Jimmy Jackson

Personal information
- Full name: James Earl Jackson
- Born: July 28, 1956 Winsdor, Ontario, Canada
- Died: June 17, 2008 (aged 51) East Lansing, Michigan, U.S.
- Home town: Grand Rapids, Michigan, U.S.
- Height: 6 ft 6 in (198 cm)
- Weight: 350 lb (159 kg)

Medal record
Men's freestyle wrestling
Representing the United States
Pan American Games
| Gold medal – first place | 1979 San Juan | +100 kg |
Collegiate Wrestling
Representing the Oklahoma State Cowboys
NCAA Division I Championships
| Gold medal – first place | 1976 Tucson | Heavyweight |
| Gold medal – first place | 1977 Norman | Heavyweight |
| Gold medal – first place | 1978 College Park | Heavyweight |

= Jimmy Jackson (wrestler) =

American wrestler (1956–2008)

James Earl Jackson (July 28, 1956 – June 17, 2008) was an American freestyle wrestler, who competed at the 1976 Summer Olympics.
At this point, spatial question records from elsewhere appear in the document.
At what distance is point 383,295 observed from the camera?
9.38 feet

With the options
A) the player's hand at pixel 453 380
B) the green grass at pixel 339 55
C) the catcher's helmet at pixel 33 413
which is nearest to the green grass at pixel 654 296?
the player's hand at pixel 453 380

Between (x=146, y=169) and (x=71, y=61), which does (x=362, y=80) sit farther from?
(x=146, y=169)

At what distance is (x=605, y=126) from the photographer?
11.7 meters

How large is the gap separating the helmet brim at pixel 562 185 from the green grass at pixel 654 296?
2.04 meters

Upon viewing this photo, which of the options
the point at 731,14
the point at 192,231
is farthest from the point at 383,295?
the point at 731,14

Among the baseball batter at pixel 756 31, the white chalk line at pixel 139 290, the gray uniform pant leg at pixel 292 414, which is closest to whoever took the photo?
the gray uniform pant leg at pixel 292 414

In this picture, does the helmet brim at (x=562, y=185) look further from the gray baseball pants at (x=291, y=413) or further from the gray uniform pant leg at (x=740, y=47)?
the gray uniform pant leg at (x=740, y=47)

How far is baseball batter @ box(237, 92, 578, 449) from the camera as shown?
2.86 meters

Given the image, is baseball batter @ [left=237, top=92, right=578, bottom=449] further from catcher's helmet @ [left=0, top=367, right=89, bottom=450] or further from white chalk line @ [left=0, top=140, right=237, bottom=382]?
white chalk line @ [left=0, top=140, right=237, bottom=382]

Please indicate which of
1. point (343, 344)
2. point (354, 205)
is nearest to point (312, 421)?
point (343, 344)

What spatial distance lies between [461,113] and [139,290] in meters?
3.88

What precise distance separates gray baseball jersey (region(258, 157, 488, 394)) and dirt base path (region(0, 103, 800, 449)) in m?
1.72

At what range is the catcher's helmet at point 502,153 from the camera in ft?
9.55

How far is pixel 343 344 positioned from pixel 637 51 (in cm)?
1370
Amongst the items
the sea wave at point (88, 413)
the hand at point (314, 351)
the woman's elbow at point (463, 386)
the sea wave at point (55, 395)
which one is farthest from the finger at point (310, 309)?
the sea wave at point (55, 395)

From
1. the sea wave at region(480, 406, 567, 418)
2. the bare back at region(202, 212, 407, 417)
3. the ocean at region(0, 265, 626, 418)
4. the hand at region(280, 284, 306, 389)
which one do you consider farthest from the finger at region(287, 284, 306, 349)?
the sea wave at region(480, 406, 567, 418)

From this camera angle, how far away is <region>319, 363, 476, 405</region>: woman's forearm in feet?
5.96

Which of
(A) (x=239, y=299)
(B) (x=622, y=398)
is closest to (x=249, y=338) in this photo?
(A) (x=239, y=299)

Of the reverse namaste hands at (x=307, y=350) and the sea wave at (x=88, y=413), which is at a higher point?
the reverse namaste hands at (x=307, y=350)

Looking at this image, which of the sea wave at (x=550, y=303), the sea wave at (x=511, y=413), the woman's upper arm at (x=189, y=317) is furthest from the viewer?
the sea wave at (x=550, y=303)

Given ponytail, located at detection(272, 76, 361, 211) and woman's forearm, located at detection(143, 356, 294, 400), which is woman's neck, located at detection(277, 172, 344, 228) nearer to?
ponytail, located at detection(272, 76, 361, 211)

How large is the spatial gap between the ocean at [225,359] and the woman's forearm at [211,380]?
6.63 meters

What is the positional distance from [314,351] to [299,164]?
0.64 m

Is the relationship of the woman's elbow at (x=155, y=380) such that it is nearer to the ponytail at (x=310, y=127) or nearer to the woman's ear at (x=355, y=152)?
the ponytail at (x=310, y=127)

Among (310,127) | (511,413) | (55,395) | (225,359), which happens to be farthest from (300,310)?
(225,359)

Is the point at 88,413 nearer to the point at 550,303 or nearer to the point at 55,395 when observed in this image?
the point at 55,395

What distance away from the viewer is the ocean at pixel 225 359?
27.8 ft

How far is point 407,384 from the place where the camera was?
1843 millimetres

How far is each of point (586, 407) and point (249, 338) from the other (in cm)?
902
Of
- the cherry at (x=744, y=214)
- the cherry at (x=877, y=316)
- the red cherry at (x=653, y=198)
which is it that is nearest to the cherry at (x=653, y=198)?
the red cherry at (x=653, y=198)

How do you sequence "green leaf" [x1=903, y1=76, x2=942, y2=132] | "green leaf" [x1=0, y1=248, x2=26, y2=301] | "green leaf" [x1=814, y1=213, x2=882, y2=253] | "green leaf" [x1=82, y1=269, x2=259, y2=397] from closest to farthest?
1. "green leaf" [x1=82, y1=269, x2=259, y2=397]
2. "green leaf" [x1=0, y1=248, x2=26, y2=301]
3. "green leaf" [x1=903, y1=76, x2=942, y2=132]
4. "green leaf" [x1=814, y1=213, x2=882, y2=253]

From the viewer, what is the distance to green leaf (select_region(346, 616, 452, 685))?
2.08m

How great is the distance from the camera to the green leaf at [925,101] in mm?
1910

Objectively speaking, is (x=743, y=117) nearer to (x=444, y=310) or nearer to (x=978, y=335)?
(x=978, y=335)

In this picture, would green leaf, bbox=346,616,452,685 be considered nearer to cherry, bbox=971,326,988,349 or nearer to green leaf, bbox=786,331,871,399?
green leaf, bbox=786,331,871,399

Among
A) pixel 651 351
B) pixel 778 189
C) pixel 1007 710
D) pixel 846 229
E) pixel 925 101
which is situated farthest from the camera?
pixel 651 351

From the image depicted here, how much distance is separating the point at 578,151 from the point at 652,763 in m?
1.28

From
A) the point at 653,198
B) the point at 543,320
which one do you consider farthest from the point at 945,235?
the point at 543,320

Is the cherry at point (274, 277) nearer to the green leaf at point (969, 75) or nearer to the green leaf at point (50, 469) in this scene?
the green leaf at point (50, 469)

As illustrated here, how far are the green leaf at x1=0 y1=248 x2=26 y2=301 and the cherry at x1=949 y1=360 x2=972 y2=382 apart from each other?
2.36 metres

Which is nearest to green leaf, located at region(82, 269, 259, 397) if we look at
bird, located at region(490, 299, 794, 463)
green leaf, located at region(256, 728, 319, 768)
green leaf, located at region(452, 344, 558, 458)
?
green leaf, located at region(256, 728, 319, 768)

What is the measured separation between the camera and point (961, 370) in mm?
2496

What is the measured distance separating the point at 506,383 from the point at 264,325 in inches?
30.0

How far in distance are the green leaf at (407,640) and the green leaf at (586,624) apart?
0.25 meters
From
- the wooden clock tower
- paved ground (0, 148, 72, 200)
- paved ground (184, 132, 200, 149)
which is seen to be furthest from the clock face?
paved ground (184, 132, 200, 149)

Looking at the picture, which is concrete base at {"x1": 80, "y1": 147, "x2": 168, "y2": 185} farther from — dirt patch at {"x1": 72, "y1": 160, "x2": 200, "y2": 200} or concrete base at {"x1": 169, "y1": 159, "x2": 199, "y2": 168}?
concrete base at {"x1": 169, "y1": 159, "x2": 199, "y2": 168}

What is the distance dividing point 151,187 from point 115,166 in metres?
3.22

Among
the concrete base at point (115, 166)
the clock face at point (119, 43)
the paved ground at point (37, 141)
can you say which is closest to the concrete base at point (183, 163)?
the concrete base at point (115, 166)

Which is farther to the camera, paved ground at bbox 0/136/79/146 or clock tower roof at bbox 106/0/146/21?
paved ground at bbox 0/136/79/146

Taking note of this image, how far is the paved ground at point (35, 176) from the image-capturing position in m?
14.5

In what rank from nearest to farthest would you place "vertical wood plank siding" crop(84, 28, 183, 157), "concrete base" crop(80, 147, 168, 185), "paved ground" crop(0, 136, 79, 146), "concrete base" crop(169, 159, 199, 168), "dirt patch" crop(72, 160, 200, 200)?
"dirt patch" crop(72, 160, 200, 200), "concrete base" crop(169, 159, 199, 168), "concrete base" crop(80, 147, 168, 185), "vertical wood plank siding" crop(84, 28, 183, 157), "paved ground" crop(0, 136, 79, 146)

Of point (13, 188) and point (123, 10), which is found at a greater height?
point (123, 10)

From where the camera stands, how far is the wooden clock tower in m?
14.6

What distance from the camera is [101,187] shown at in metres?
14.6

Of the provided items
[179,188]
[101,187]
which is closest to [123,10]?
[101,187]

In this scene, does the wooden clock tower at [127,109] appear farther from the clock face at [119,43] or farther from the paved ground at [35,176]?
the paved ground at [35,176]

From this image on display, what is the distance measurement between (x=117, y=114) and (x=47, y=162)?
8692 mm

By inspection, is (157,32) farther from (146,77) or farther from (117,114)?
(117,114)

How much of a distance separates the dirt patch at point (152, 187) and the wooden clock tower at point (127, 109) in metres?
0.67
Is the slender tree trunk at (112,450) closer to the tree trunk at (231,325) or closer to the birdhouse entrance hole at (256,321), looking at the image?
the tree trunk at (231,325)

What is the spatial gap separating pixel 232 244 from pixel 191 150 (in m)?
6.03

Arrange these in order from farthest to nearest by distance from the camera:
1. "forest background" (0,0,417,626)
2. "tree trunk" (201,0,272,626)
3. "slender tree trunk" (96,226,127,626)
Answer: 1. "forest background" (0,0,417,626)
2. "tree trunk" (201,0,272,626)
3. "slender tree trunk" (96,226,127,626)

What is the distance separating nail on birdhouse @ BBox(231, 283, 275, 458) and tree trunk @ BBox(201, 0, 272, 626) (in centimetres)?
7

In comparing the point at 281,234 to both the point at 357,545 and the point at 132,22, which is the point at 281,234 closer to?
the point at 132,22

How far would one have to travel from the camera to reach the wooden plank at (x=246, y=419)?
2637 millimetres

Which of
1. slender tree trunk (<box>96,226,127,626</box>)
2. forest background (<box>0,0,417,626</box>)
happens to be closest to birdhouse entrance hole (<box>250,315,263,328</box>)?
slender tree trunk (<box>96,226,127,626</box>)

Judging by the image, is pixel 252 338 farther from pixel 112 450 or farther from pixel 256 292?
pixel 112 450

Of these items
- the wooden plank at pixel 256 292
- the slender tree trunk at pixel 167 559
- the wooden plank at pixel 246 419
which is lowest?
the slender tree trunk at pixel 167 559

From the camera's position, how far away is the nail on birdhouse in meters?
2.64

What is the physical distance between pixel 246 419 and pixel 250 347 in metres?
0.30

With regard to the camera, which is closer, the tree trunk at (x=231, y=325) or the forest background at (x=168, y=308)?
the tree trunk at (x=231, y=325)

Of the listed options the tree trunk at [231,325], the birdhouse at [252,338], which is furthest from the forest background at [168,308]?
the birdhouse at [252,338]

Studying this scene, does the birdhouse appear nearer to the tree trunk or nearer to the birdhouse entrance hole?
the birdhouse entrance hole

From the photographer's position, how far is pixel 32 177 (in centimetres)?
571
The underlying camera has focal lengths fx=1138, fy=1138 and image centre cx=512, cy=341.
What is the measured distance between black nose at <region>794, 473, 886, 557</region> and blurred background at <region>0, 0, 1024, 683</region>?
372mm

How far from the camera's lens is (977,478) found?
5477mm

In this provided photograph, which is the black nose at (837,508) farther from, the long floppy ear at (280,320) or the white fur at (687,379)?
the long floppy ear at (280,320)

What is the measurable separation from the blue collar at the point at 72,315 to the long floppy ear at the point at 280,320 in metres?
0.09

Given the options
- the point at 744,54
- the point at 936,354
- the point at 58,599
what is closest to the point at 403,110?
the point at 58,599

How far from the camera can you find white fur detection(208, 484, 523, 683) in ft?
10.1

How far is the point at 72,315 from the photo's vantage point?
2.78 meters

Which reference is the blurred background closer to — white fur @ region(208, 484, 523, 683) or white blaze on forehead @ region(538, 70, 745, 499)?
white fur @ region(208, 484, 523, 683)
Born in Windsor, Ontario, Jackson grew up in Grand Rapids, Michigan where he was a graduate of Ottawa Hills High School. At the 1979 Pan American Games he finished first in the freestyle unlimited category. At Oklahoma State, he was a three-time All-American and NCAA champion at heavyweight. Jackson was briefly a professional wrestler in Mid-South Wrestling.

In 2023, Jackson was inducted into the National Wrestling Hall of Fame as a Distinguished Member.